On Feb 7, 2011, at 10:34 AM, Stephen Fisher wrote:
> On Mon, Feb 07, 2011 at 07:52:30AM -0500, Matthew Parris wrote:
>
>>> Within the abs_time_to_str function, 1900 is added to the tm_year
>>> parameter, but 1 is not added to the tm_yday. I'm used to seeing
>>> the day of the year equal to 1 on January 1st. Does anyone use 0
>>> for January 1?
>
> I agree that changing it to "1" for Jan 1 makes sense from a human
> reading the screen perspective.
The "day of year" format code was introduced to support a couple of CCSDS:
http://en.wikipedia.org/wiki/Consultative_Committee_for_Space_Data_Systems
protocols. The code it replaced displayed the day-of-year as 0-origin; however, this document:
http://public.ccsds.org/publications/archive/301x0b2s.pdf
speaks of day-of-year as being 1-origin, at least for the ASCII time code formats.

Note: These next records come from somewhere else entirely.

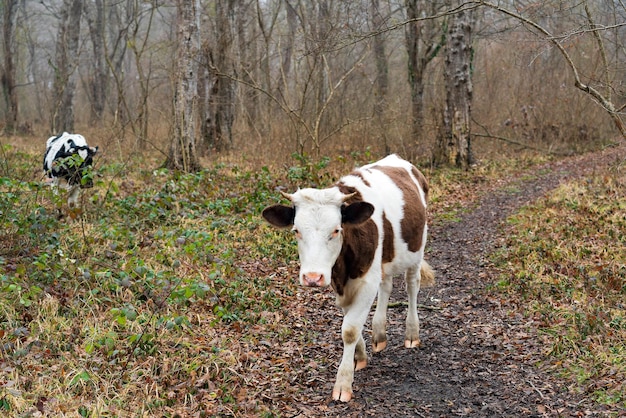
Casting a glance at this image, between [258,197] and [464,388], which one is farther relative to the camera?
[258,197]

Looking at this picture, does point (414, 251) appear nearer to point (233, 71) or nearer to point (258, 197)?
point (258, 197)

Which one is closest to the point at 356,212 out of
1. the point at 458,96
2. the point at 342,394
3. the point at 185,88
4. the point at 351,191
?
the point at 351,191

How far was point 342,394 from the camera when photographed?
16.3ft

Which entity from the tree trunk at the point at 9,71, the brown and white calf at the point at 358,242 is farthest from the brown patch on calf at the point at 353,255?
the tree trunk at the point at 9,71

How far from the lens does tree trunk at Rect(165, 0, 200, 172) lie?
40.7 ft

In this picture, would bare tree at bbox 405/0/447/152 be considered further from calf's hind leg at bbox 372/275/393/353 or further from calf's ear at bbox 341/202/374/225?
calf's ear at bbox 341/202/374/225

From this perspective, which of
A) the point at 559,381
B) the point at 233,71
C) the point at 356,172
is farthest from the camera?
the point at 233,71

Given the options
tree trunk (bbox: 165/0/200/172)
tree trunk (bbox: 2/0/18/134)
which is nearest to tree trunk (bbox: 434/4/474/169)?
tree trunk (bbox: 165/0/200/172)

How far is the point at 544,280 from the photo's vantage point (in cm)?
709

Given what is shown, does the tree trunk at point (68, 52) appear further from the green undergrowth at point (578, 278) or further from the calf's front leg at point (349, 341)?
the calf's front leg at point (349, 341)

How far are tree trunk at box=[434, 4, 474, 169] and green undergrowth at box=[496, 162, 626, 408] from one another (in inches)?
168

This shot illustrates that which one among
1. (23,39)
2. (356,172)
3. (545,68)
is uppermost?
(23,39)

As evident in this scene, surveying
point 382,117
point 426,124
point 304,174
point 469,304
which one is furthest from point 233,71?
point 469,304

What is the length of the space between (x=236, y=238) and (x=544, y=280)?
445 centimetres
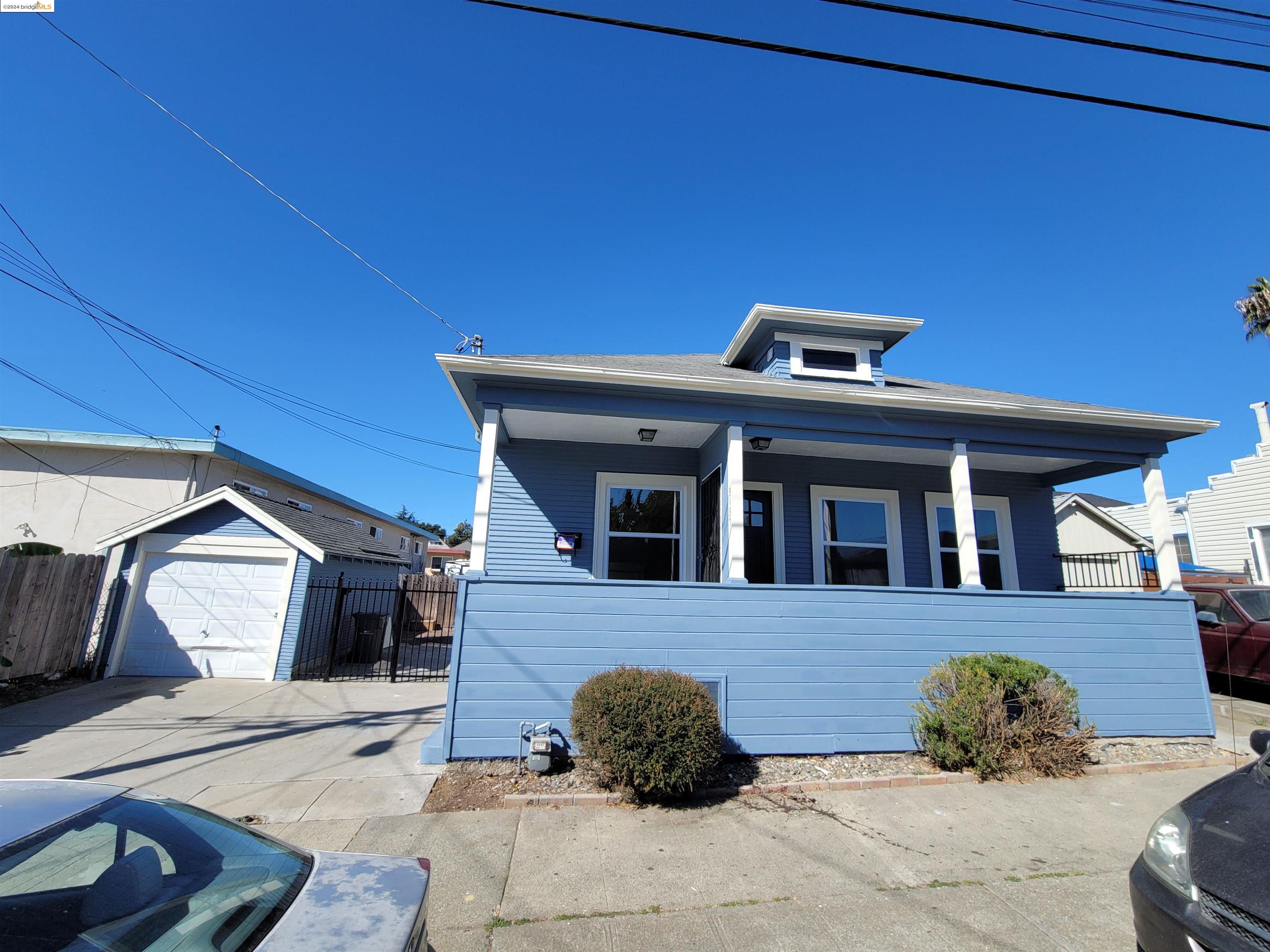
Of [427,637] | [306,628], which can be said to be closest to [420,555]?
[427,637]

Unless the NASA guys who contributed the packet-ccsds.c and packet-vcdu.c dissectors would like to argue that, in their dissection, a 0-origin day-of-year works better, in which case we should support both 0-origin and 1-origin display formats, I would suggest switching to a 1-origin display format and see whether we get a complaint from any space data people (in which case we should add a separate 0-origin format).